The facility is set to be located on property owned by San Juan County just north of the county courthouse. The property served as a horseshoe pit for many years.
The project would include a 6,938 square foot building and parking for 55 vehicles.
Senior Citizen programs have been held in the basement of the San Juan County library in Monticello for several decades. A wide variety of programs are offered at the facility, including meals and entertainment.
According to public comment at the meeting, the facility suffers from access problems, a north-facing entrance that can be treacherous in the winter, dark conditions, and overcrowding.
The new facility would feature a 4,170 square foot great room that could accommodate groups large and small, including meetings of the San Juan County Commission.
“We would hope that a new Senior Center could be used for our Commission meetings,” said Commissioner Bruce Adams.
Adams said that the current location for the meetings, on the top floor of the courthouse, is not ADA accessible and causes challenges to many county residents who would like to participate in public meetings.
In addition, Adams suggested that the new building could possibly be used for other public functions.
More than a dozen Senior Citizens climbed the two flights of stairs to express support for the project at the January 27 hearing.
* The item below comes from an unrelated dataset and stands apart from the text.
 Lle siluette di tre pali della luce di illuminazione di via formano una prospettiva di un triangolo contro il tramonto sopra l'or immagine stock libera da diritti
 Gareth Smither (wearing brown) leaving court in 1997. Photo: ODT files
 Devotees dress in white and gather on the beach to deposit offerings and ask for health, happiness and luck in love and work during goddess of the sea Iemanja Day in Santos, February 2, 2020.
“The current building is an OK building, but it is not an asset to the community,” said Monticello resident Larry Langeford. “A new building would accommodate a lot more people and make their lives better.”
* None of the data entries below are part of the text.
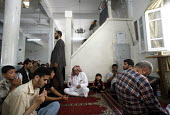 Shijaia. Gaza City. The Palestinian prime minister Ismail Haniya at friday prayer in the Alislah Mosque. Since the Israeli military re entered the Gaza Strip he has had to keep a low profile as he is... - Thomas Morley - 28-07-2006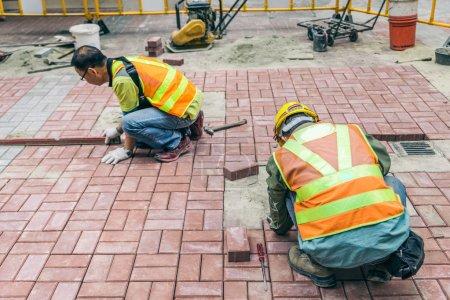 Bricklayers at work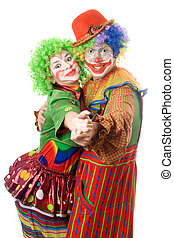 A couple of happy clowns dancing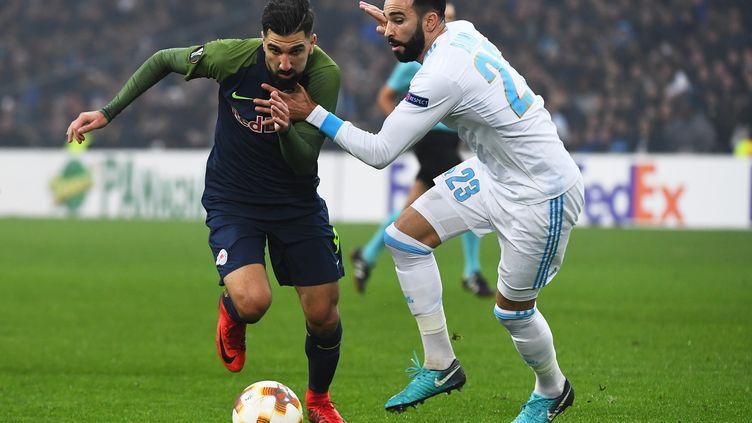 Adil Rami (Marseille) aux prises avec Munas Dabbur (Salzbourg) (ANNE-CHRISTINE POUJOULAT / AFP)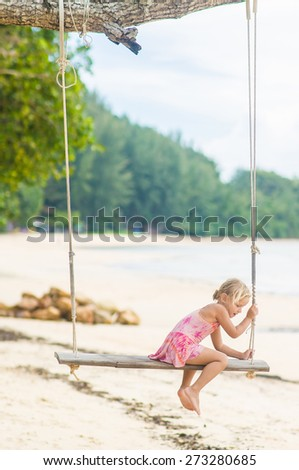 Adorable girl in pink swimming suit on swing on the beach - stock photo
Commissioners expressed support for the project. “You can judge a community by the regard they give to their seniors and their kids,” said Commissioner Phil Lyman. “This is a chance to demonstrate that we do have high regard for seniors.”
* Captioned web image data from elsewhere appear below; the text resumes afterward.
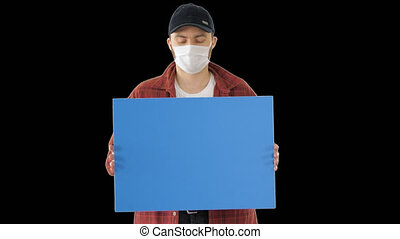 On Alpha Matte. Medium shot. Mockup blue screen. Mature Male Farmer In Medical Mask Holding Blank Placard, Alpha Channel. Professional shot in 4K resolution. 53. You can use it e.g. in your medical, commercial video, business, presentation, broadcast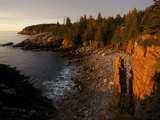 The First Rays of Sunrise on Monument Cove and its Namesake Rock Pillar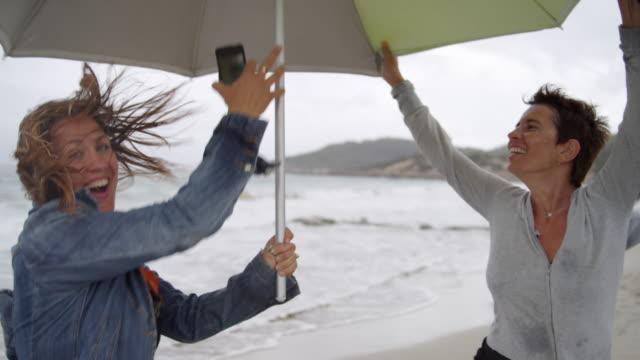 two women at rainy Ibiza beach with umbrella - having great fun under umbrella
Lyman said it is an appropriate use for a great space in the middle of town.
Commissioner Kenneth Maryboy added that seniors have the wisdom and experience that society needs.
Paying for the project is an ongoing concern. County Administrator Kelly Pehrson said the county may be able to contribute $375,000 from senior programs, which would be combined with the $125,000 value of the property to create a $500,000 local contribution to the project.
Adams suggested that the county approach the Community Impact Board (CIB) with a request for a $1 million grant and $500,000 loan to complete funding for the project.
Monticello resident Monte Wells asked if the project could be combined with a Monticello City project to build a new clubhouse/community center at the Hideout Golf Club. It was reported that bids for the Monticello project came in higher than was hoped, which may open the door for common ground on the two projects.
The county will continue to work with the city, explore funding options, and fine tune the proposal.
If CIB funding is secured, additional public hearings may be held.